MATERIAL FOR THIS EXERCISE.
-.-.-
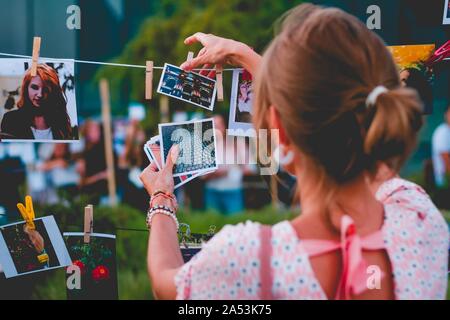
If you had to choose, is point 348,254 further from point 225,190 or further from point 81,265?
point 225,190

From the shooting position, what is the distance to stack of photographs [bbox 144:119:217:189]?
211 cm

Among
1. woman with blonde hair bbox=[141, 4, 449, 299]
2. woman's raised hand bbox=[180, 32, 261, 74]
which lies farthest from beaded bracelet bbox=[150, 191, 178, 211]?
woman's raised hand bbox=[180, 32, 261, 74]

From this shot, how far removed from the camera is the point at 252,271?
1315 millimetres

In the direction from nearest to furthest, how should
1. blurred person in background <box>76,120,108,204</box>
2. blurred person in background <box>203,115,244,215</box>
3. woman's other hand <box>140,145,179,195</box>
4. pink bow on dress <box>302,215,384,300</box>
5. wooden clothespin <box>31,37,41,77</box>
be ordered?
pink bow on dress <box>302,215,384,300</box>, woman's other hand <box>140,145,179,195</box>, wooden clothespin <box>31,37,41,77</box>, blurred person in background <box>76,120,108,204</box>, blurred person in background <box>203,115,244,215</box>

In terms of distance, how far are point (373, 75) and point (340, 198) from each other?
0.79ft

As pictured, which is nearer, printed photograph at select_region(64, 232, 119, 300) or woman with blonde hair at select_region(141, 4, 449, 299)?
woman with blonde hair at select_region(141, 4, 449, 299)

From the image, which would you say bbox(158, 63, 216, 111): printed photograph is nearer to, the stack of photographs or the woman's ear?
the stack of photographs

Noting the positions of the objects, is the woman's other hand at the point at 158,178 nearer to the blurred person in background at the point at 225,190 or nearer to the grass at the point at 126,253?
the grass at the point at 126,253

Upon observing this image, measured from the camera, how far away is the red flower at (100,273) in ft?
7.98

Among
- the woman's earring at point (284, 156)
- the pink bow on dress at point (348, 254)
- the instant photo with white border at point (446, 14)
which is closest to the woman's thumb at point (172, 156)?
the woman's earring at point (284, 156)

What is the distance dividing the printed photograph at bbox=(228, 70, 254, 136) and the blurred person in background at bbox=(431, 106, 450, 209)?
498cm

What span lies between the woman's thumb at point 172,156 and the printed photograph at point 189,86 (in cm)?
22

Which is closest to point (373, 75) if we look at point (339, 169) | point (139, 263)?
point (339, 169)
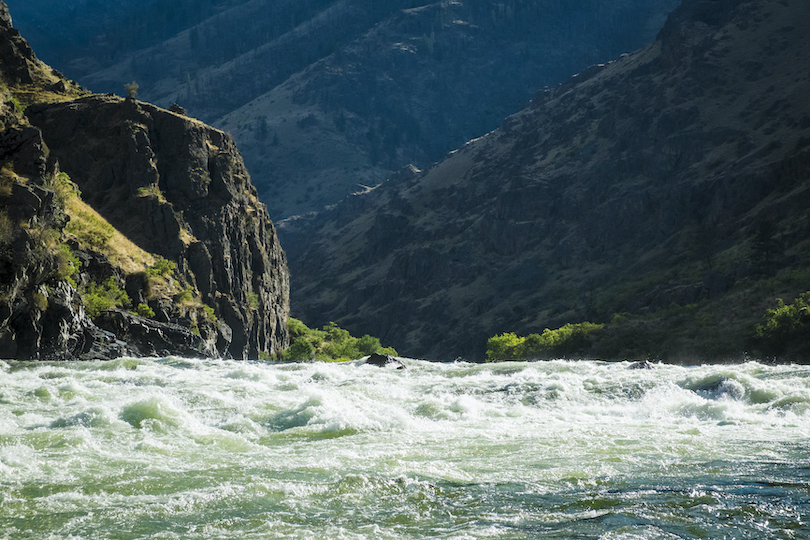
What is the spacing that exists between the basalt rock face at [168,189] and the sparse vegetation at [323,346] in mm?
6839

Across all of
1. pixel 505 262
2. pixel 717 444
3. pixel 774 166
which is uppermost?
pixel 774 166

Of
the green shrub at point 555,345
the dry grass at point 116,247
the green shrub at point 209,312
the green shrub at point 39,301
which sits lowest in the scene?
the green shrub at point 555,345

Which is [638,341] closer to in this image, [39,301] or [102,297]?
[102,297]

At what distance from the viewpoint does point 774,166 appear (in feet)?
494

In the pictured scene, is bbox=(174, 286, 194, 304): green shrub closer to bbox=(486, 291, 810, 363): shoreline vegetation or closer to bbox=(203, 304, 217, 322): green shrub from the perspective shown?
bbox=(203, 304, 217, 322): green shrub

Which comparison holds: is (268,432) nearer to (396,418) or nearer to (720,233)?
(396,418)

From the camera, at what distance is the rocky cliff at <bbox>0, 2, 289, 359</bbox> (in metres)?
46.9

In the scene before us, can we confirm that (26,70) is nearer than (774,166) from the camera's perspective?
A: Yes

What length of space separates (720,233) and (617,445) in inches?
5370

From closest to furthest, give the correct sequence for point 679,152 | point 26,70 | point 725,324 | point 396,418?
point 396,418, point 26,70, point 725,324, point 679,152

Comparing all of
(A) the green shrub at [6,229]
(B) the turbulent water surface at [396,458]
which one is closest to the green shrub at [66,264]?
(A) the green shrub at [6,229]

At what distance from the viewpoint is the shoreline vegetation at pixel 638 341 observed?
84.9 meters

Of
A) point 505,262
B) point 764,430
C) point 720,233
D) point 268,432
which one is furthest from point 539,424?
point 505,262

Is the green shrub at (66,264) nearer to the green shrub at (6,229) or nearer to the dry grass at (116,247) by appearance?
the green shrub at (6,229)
-.-.-
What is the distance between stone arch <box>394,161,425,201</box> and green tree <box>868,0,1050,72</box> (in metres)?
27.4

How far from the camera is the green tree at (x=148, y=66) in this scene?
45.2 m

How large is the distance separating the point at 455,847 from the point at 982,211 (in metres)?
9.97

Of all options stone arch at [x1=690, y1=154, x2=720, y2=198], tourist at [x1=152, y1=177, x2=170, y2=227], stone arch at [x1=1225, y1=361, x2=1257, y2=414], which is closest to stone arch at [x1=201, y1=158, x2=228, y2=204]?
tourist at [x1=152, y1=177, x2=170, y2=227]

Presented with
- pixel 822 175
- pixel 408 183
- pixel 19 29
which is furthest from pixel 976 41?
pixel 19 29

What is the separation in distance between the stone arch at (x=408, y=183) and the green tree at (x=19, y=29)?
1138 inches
-.-.-
EXERCISE AIM. Please print the lines of the listing from the line with "What is the distance between" to the line with "1138 inches", both included, without any changes.

ANSWER FOR THIS EXERCISE.
What is the distance between stone arch <box>394,161,425,201</box> and green tree <box>868,0,1050,72</box> (in metres)?
27.4

How far from the camera is the green tree at (x=148, y=66) in this scene?
45.2 m

How large is the distance separating the point at 455,847 from the point at 982,211 (in metres)?
9.97

Of all options stone arch at [x1=690, y1=154, x2=720, y2=198], tourist at [x1=152, y1=177, x2=170, y2=227], stone arch at [x1=1225, y1=361, x2=1257, y2=414], which is closest to stone arch at [x1=201, y1=158, x2=228, y2=204]?
tourist at [x1=152, y1=177, x2=170, y2=227]

Presented with
- pixel 822 175
- pixel 408 183
- pixel 19 29
which is furthest from pixel 976 41?
pixel 19 29

What is the separation in distance between the stone arch at (x=408, y=183) and the green tree at (x=19, y=29)?
1138 inches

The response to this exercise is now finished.